W. Va. Code, 61-3-12, provides in part:
"If any person shall, at any time, break and enter, or shall enter without breaking, any office, shop, storehouse, warehouse, banking house, or any house or building, other than a dwelling house or outhouse adjoining thereto or occupied therewith, or any railroad or traction car, propelled by steam, electricity or otherwise, or any steamboat or other boat or vessel, within the jurisdiction of any county in this State, with intent to commit a felony or any larceny, he shall be deemed guilty of a felony, and, upon conviction, shall be confined in the penitentiary not less than one nor more than ten years."
This case, like Helm, presents a situation in which a defendant was sentenced to life imprisonment as a recidivist without any prior conviction for a violent felony. Under our settled analysis in Wanstreet, such a result cannot be sustained.
Wanstreet states that the proportionality of a recidivist life sentence is to be determined by two reference points: (1) the third felony, and (2) the prior felonies which support enhancement of the sentence. Mr. Oxier's most recent felony conviction arose out of a break-in at a country store. Of particular importance for proportionality purposes are the circumstances of that crime. Mr. Oxier was unarmed and, if his testimony is believed, he attempted to dissuade his confederates from committing the crime. Further, it was Mr. Oxier and not an innocent third party who sustained injury in the fray.
Wanstreet's second reference point is the defendant's prior felony record. Each of Mr. Oxier's prior convictions was for a property crime and, as discussed above, was nonviolent. Each was also "relatively minor," to borrow a phrase from Helm. The May, 1977 larceny involved copper wire valued at a mere $312. The property stolen in the two breaking and entering incidents included cigarettes valued at $65 and a canoe. The structures were not occupied at the time of entry. In each of these incidents, the defendant was convicted and served time.

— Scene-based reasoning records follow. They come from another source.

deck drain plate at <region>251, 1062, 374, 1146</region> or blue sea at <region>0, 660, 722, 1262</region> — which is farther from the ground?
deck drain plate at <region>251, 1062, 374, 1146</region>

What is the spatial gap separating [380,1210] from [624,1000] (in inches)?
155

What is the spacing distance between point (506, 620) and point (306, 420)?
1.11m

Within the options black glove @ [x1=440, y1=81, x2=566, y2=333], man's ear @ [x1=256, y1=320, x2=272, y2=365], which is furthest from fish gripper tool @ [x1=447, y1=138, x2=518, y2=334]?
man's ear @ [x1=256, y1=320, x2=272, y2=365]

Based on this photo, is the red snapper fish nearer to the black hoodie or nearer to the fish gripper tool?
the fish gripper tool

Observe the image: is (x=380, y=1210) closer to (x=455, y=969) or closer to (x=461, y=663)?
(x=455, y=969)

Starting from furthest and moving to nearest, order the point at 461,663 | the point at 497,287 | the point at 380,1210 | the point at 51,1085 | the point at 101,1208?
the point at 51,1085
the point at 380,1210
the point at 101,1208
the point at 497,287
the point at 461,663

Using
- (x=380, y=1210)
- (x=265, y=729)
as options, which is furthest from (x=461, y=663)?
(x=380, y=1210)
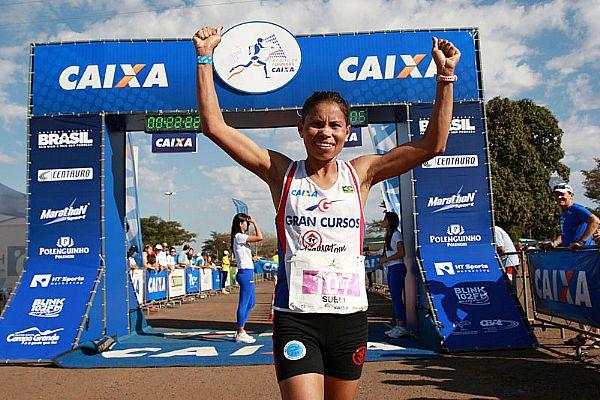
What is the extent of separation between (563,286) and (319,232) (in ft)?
18.1

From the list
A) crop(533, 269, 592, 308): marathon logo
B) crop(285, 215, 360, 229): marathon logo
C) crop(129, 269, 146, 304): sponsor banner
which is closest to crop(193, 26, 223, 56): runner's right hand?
crop(285, 215, 360, 229): marathon logo

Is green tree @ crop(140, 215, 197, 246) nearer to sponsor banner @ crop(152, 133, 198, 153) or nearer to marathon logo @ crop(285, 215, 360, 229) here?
sponsor banner @ crop(152, 133, 198, 153)

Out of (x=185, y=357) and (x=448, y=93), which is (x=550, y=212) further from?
(x=448, y=93)

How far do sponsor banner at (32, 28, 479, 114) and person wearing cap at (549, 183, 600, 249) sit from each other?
2484 millimetres

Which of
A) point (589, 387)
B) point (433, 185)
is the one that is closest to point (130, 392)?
point (589, 387)

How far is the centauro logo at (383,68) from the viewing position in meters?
9.43

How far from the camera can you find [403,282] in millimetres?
9703

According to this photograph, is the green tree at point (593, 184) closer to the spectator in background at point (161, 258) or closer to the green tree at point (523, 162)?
the green tree at point (523, 162)

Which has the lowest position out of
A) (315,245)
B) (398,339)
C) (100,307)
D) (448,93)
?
(398,339)

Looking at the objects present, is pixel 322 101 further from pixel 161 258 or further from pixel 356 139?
pixel 161 258

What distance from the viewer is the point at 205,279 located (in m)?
23.3

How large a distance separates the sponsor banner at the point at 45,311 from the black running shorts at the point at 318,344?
6.55 m

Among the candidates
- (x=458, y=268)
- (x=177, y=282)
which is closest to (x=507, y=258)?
(x=458, y=268)

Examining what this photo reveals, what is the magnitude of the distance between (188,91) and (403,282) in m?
4.61
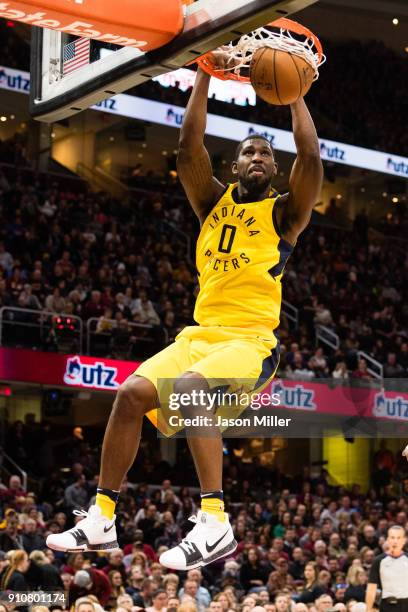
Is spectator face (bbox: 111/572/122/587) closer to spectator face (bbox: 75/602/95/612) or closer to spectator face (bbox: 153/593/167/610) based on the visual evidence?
spectator face (bbox: 153/593/167/610)

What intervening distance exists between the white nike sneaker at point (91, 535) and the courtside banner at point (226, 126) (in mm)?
14940

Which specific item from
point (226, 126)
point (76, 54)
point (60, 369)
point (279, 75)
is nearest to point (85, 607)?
point (76, 54)

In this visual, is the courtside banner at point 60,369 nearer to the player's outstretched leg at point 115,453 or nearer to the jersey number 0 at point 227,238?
the jersey number 0 at point 227,238

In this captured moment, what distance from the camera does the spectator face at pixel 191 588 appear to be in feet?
42.0

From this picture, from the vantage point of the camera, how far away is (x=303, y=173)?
6.12 meters

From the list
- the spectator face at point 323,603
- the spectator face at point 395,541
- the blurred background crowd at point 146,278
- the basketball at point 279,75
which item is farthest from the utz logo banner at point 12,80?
the basketball at point 279,75

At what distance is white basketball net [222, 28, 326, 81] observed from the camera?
6047 mm

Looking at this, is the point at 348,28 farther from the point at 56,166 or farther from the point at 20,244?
the point at 20,244

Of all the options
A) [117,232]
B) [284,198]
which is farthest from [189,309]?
[284,198]

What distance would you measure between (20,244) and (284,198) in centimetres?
1592

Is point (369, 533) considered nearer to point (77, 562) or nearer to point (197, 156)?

While one cannot condone these crimes, it is difficult to perceive that they demonstrate Mr. Oxier to be either a dangerous or violent criminal.
A life sentence is the maximum penalty prescribed by West Virginia law. Historically, the penalty has been reserved for specific intent crimes which involve violence or reckless indifference to life. Mr. Oxier's criminal record does not exhibit any discernible trend of violence. I submit that it does not further the purpose of our recidivist statute, or of our penal system, to apply that penalty to Mr. Oxier. I dissent.